Unnamed: 0,year,constructor,wins,Winner
0,1950,Alfa Romeo,6.0,both
1,1950,Kurtis Kraft,1.0,left_only
2,1951,Alfa Romeo,4.0,both
3,1951,Ferrari,3.0,left_only
4,1951,Kurtis Kraft,1.0,left_only


In [30]:
championWins = comparison[comparison.Winner == "both"]

In [31]:
championWins.head()

Unnamed: 0,year,constructor,wins,Winner
0,1950,Alfa Romeo,6.0,both
2,1951,Alfa Romeo,4.0,both
5,1952,Ferrari,7.0,both
7,1953,Ferrari,7.0,both
11,1954,Mercedes,4.0,both


In [32]:
championWins.info()

<class 'pandas.core.frame.DataFrame'>
Int64Index: 69 entries, 0 to 254
Data columns (total 4 columns):
year           69 non-null int64
constructor    69 non-null object
wins           69 non-null float64
Winner         69 non-null category
dtypes: category(1), float64(1), int64(1), object(1)
memory usage: 2.3+ KB


We have the same length in championTeams and championWins so things seem to be working out. I will save this csv for plotting and further comparison.

In [33]:
championWins.to_csv("../data/processed/season_wins.csv", index=False, mode="w+")

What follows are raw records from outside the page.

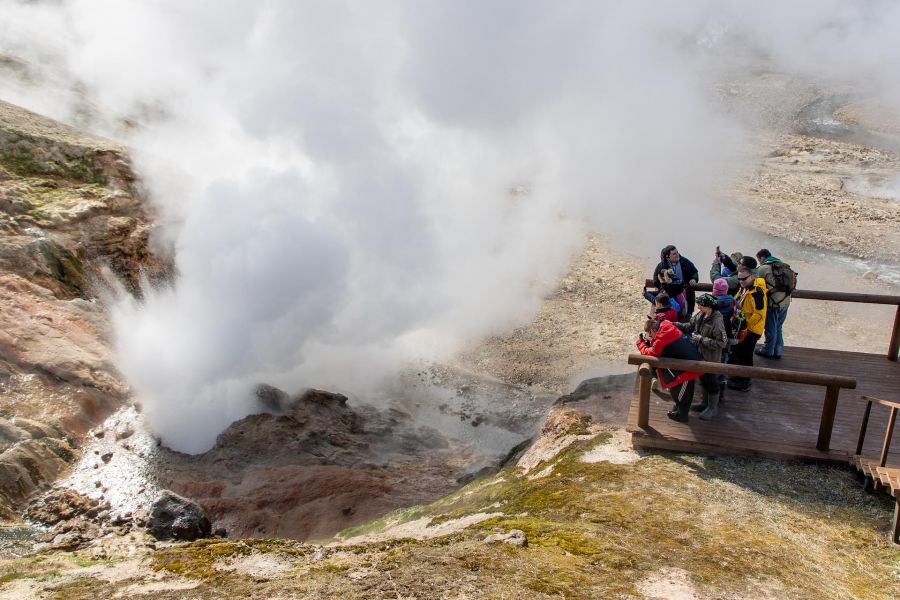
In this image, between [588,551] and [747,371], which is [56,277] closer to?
[588,551]

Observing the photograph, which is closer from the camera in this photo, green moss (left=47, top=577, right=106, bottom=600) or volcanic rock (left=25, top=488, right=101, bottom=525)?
green moss (left=47, top=577, right=106, bottom=600)

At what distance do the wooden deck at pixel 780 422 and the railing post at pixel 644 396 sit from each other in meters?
0.09

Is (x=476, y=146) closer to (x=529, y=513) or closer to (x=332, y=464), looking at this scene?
(x=332, y=464)

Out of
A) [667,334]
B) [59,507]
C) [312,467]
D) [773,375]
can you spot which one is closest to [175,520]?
[59,507]

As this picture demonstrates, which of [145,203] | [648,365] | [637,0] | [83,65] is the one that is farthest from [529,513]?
[637,0]

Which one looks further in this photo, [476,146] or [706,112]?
[706,112]

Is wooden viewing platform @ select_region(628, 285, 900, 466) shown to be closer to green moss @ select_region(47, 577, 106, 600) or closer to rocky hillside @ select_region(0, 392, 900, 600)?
rocky hillside @ select_region(0, 392, 900, 600)

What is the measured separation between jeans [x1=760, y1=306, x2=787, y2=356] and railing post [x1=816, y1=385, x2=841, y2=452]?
1.79 meters

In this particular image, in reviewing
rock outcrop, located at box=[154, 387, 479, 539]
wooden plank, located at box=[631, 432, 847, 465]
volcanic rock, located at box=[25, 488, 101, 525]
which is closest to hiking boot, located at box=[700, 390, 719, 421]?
wooden plank, located at box=[631, 432, 847, 465]

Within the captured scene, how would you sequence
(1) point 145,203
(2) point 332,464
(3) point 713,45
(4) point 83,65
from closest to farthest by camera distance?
(2) point 332,464 → (1) point 145,203 → (4) point 83,65 → (3) point 713,45

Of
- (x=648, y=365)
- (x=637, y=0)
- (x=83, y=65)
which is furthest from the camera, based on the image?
(x=637, y=0)

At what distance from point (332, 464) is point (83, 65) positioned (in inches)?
384

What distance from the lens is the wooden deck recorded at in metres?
5.42

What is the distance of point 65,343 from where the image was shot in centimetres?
779
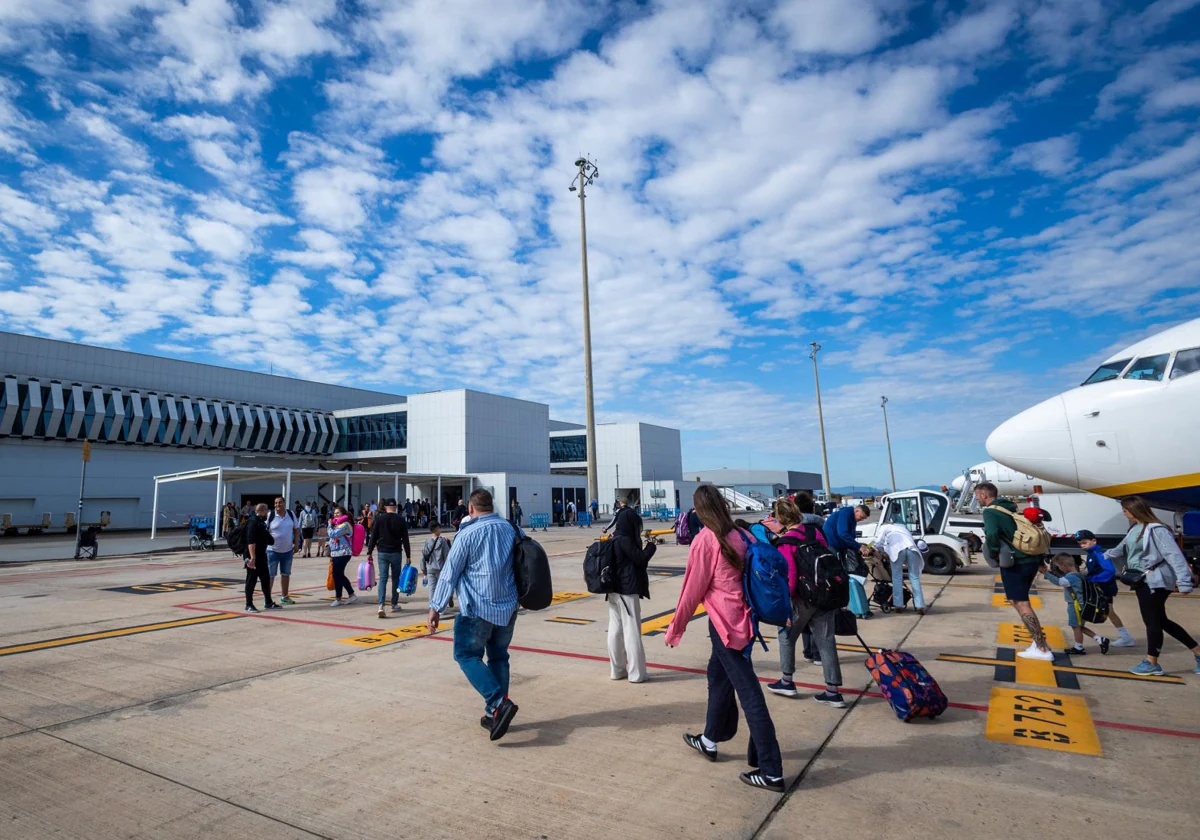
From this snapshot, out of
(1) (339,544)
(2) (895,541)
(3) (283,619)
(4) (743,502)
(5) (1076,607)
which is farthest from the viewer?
(4) (743,502)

Because the number of races in each season change, we should normalize the number of wins by the number of races in each season. 

In terms of implementing this, a function should take a row from `championWins`, take the `year`, and then find the max of rounds from the `results` dataFrame.